Wells Fargo & Co. (NYSE: WFC) said that it disagrees with a regulatory proposal which would require banks to report the fair value loans of their books under a new mark-to-market style rule.
“We strongly oppose the expansion of fair value as the primary balance-sheet measurement attribute for virtually all financial instruments,” said Wells Fargo Controller Richard Levy a letter on August 19th. “It will only serve to cement a short-term focus on fair-value measures.”
Wells Fargo & Co. (NYSE: WFC) was the only of the top four U.S. banks to publish its opinion among letter writers who named an affiliation, according to the Financial Accounting Standards Board website. The letter was written to the board’s officials, which suggested in May that it may require banks to use a “mark-to-market” style rule in which banks must report the fair value and amortized cost of the loans and some other financial instruments on their balance sheets.
Wells Fargo & Company is a diversified financial services company. The Company provides retail, commercial and corporate banking services through banking stores located in 39 states and the District of Columbia.
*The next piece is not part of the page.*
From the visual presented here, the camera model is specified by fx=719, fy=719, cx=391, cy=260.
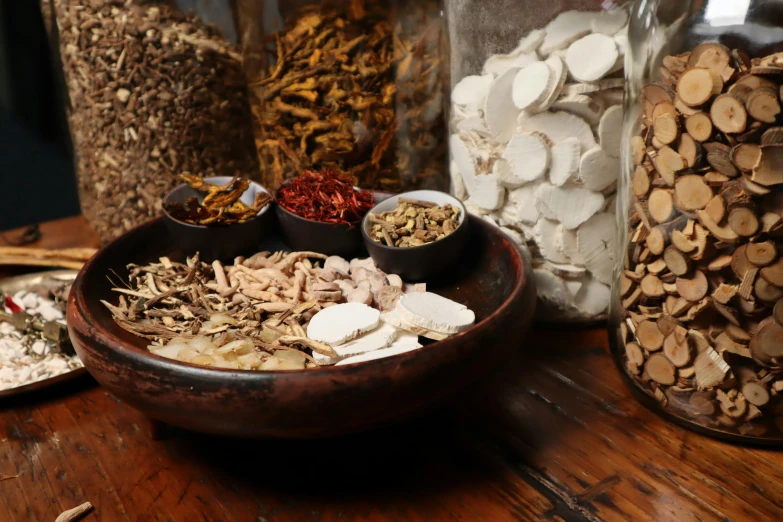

It provides other financial services, through subsidiaries engaged in various businesses, principally wholesale banking, mortgage banking, consumer finance, equipment leasing, agricultural finance, commercial finance, securities brokerage and investment banking, insurance agency and brokerage services, computer and data processing services, trust services, investment advisory services, mortgage-backed securities servicing and venture capital investment. The Company operates in three segments: Community Banking, Wholesale Banking, and Wealth, Brokerage and Retirement. As of December 31, 2009, the Company provided banking, insurance, investments, mortgage and consumer finance from more than 10,000 stores under various types of ownership and leasehold agreements.
Shares of Wells Fargo & Co. (NYSE: WFC) traded down 1.50% on Monday ending the day at $24.23.